Kumar adds that the state government is merging colleges to suit the needs of the policy. “The colleges were created in the first place because they were needed. It is very easy to merge two colleges to do away with scarcity of teachers. It takes time, sweat and resources to build a new institution. Our country needs new institutions, not rhetoric,” he says.
Mahavir Singh Sihag, a school teacher in Churu, Rajasthan, feels there will be fallouts for school-going children, too, where Class I and II students will be transferred to the anganwadi centres. “The posts for teaching these classes will simply vanish. We are also seeing a new wave of contractualisation under the policy, which will deprive employees of social security. The Rajasthan government recently hired 10,000 contractual teachers to teach in schools who will work on one-third of the salary given to regular teachers,” he adds.
“Our second concern remains with children in Anganwadi centres, ill-equipped to deal with them. Neither do they have the infrastructure nor trained teachers. In this situation, the parents would be forced to take children out of centres and transfer them to private schools. So, the beginning of the policy has privatisation in its hands." Sihag says.
Sihag says NEP may also push for child labour, although unintentionally. It recommends that students in Class VI be sent for internships. “The students usually explore their strengths and weaknesses till class XII. So, you are breaking his/her momentum. What’s the intention of imparting skills at this level?” he asks.
“You must understand that there is tremendous poverty in our country, and if a child gets partial training enough to mend a machine, workshops may lure him to engage in child labour, and uneducated parents may not object because he is ultimately bringing home some money. However, he will lose chances of higher learning, and if governments are really interested in job creation, why is it not filling 10 lakh vacancies in school education departments? The population and their needs have increased, but no new jobs exist. Why?” he adds.

» TASK REQUIREMENTS
List every school class named in the education policy passage.

» INFORMATION GIVEN
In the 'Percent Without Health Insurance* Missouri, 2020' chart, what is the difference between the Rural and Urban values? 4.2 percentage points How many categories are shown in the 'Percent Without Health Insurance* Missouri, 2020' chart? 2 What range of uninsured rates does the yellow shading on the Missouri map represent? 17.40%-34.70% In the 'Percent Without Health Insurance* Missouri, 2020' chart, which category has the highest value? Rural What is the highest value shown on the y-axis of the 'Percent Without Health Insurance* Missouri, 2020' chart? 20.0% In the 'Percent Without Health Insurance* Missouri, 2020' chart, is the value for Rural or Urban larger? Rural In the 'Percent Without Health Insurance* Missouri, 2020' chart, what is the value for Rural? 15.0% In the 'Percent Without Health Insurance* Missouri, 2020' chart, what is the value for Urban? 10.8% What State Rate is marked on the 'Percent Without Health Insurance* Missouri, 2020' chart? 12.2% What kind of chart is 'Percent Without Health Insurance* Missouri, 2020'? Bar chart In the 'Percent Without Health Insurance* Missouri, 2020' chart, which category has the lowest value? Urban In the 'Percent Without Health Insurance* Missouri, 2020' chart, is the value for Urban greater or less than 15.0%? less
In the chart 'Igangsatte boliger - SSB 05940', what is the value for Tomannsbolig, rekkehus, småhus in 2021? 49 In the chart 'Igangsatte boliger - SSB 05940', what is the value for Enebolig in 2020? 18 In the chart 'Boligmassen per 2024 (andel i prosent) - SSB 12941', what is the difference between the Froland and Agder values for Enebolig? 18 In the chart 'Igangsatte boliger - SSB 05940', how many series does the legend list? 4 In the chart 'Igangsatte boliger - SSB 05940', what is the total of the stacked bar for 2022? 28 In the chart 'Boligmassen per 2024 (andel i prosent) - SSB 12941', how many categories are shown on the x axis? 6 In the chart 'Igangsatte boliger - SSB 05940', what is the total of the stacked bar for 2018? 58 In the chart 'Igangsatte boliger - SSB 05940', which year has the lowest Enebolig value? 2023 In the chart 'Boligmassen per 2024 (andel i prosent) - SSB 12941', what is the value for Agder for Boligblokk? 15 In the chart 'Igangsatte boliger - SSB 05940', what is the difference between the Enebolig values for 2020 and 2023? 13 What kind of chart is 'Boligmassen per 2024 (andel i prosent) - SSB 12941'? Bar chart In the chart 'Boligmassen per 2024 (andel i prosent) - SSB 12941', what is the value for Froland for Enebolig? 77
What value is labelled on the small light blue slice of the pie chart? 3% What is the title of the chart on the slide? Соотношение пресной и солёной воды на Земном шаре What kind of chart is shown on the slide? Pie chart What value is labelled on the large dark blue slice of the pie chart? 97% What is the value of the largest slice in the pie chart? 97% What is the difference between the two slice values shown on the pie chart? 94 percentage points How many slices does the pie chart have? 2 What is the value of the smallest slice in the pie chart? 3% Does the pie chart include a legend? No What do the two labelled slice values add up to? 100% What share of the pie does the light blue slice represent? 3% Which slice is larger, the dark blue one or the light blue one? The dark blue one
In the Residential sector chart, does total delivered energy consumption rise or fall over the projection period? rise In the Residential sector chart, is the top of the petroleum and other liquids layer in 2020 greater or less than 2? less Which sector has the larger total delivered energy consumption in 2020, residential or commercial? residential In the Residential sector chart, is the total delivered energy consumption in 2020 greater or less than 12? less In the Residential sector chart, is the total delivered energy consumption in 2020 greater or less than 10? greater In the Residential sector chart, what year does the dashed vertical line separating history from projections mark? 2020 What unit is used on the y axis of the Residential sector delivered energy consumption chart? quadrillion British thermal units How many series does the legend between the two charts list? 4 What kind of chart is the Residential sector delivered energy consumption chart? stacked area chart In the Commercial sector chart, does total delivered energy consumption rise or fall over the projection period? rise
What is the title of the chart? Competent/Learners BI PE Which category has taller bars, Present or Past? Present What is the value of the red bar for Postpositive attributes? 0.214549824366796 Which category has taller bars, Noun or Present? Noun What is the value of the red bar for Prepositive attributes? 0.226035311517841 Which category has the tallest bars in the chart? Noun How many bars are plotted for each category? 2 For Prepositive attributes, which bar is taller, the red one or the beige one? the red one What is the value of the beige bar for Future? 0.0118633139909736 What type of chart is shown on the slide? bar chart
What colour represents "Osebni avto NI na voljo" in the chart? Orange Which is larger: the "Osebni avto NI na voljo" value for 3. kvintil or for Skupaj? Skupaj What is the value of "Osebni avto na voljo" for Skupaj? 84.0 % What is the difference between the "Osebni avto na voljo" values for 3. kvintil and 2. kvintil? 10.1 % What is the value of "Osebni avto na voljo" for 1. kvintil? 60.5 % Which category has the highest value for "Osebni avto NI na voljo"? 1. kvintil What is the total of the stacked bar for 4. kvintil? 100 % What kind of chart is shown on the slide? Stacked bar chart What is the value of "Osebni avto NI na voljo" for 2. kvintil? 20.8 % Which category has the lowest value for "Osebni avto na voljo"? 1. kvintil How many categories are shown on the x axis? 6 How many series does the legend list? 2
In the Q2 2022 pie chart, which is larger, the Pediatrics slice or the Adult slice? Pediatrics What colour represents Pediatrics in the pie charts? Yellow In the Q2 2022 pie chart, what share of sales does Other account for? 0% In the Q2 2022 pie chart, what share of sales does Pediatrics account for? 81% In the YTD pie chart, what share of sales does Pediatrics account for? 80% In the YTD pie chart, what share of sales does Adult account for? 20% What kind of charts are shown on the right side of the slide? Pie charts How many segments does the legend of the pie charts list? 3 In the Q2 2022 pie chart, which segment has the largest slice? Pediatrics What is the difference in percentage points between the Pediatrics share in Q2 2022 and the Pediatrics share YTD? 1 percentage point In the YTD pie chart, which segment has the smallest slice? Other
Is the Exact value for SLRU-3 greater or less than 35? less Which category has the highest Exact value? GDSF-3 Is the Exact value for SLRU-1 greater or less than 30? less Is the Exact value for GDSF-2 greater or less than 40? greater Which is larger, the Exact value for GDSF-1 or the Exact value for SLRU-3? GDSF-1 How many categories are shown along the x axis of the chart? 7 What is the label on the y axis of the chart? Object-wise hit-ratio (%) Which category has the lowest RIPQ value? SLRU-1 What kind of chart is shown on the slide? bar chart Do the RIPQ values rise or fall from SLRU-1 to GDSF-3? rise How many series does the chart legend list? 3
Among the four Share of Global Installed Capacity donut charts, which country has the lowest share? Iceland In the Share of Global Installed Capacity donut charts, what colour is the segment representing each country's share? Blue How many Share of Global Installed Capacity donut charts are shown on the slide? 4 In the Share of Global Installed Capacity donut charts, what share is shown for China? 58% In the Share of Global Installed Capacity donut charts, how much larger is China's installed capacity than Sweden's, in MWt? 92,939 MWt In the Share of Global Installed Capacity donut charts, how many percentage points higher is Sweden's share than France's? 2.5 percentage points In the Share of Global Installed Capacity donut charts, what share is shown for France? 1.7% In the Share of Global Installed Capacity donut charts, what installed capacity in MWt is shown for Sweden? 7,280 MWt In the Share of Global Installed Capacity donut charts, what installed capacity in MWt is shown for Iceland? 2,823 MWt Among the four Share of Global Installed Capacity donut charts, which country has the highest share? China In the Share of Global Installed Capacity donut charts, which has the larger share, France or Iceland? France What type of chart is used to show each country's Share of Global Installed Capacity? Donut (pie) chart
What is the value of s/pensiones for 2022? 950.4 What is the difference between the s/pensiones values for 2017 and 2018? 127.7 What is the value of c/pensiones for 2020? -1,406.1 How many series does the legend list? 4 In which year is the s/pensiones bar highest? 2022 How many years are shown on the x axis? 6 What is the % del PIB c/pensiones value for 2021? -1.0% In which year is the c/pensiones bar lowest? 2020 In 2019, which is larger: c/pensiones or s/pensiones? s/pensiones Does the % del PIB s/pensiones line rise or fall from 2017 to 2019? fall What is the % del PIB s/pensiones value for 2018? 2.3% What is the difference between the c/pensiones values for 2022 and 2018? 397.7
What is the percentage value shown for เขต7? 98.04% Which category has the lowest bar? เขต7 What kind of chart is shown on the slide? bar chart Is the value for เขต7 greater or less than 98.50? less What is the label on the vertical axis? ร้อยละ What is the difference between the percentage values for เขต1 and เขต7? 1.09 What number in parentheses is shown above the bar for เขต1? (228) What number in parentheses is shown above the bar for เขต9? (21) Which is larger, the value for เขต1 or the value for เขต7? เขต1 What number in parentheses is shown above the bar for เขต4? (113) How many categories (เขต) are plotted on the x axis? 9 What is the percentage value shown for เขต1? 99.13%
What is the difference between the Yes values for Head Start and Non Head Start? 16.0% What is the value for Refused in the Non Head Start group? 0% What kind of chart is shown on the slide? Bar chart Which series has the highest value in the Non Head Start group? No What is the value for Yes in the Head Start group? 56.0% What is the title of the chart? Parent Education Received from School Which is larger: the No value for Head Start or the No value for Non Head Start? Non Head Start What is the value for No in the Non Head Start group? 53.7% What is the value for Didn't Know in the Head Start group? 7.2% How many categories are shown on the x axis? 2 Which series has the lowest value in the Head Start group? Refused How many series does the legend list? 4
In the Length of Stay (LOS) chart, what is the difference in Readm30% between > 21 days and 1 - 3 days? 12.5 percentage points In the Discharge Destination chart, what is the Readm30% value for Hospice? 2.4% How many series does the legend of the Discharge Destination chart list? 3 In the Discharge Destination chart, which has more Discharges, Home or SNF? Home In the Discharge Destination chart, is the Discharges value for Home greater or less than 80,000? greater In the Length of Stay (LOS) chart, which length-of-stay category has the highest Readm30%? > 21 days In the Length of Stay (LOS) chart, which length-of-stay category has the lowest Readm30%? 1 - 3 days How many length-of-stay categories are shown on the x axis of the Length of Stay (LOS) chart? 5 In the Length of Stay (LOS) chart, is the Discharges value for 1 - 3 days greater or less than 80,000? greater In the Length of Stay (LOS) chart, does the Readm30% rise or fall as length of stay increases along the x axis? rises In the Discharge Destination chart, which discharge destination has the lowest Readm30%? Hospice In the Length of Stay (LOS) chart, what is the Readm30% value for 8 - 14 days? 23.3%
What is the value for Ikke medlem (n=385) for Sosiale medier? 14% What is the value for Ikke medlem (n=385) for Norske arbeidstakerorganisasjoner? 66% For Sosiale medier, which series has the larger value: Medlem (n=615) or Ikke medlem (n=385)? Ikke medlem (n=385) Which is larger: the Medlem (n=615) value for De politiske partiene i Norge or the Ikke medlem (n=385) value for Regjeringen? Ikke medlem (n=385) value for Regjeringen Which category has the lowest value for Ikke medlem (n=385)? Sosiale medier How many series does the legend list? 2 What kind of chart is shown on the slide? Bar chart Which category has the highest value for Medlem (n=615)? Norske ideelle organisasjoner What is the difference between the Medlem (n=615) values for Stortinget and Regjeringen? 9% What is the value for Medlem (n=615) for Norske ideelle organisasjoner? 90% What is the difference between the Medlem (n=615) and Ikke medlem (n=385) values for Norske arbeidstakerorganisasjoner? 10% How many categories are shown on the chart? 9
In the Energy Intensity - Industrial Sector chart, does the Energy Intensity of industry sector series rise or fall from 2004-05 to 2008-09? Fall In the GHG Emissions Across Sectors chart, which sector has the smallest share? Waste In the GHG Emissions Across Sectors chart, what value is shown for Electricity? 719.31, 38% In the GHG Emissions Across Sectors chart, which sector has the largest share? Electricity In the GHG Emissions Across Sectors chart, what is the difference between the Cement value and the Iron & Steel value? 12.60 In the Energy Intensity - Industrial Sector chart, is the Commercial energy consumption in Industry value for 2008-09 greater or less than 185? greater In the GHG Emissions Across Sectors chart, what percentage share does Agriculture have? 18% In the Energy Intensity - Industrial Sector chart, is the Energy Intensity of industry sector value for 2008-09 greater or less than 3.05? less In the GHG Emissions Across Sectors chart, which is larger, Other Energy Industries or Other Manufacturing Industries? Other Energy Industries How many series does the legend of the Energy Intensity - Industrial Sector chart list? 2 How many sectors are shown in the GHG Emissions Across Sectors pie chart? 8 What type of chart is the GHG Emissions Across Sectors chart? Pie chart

» TASK ANSWER
Class I, Class II, Class VI, Class XII